_Document section_
□ □ □ □ □
ZURICH: New research on the long-term behavior of transplanted stem cells in the body reveals how aging impacts stem cell survival and immune diversity, providing insights that could improve the safety and success of transplants.

For the first time, scientists have traced the long-term fate of stem cells decades after a transplant, unveiling insights into a medical procedure that has remained a mystery for more than 50 years.

Insights could pave the way for new strategies in donor selection and transplant success, potentially leading to safer, more effective transplants.

Researchers from the Wellcome Sanger Institute and their collaborators at the University of Zurich were able to map the behavior of stem cells in recipients’ bodies up to three decades post-transplant, providing the first-ever glimpse into the long-term dynamics of these cells.

The study, published in Nature and part-funded by Cancer Research UK, reveals that transplants from older donors, which are often less successful, have ten times fewer vital stem cells surviving the transplant process. Some of the surviving cells also lose the ability to produce the range of blood cells essential for a robust immune system.

Over a million people worldwide are diagnosed with blood cancer each year, including cancers such as leukemia and lymphoma, which can stop a person’s immune system from working properly. Stem cell transplants, also known as bone marrow transplants, are often the only curative treatment option for patients. The procedure replaces a patient’s damaged blood cells with healthy stem cells from a donor, which then rebuilds the patient’s entire blood and immune system. In the UK alone, over 2,000 people undergo this procedure each year.

The Cellular Mystery of Transplants

Despite being performed for over 50 years, many fundamental questions about how transplants work have remained unanswered. While they can be life-saving, outcomes vary widely, leaving many patients facing complications years later. Donor age has been known to impact success rates, but what happens at the cellular level following a transplant has been a ‘black box’, until now.

In this new study, researchers from the Wellcome Sanger Institute and the University of Zurich used advanced genome sequencing techniques to analyze blood samples from ten donor-recipient sibling pairs up to 31 years post-transplant.
□ □ □ □ □
_List of tasks_
A. According to the article on stem cell transplants, how many people in the UK undergo a stem cell transplant each year?
B. From the article on stem cell transplants, write out the stretch from "The Cellular Mystery" through "box’, until now.".

_Recorded information_
□ □ □ □ □
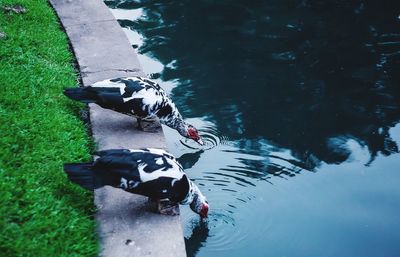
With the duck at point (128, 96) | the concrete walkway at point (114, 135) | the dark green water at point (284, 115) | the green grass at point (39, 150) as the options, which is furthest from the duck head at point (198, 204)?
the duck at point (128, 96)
□ □ □ □ □
_Answers by item_
A. Over 2,000 people

B.
The Cellular Mystery of Transplants

Despite being performed for over 50 years, many fundamental questions about how transplants work have remained unanswered. While they can be life-saving, outcomes vary widely, leaving many patients facing complications years later. Donor age has been known to impact success rates, but what happens at the cellular level following a transplant has been a ‘black box’, until now.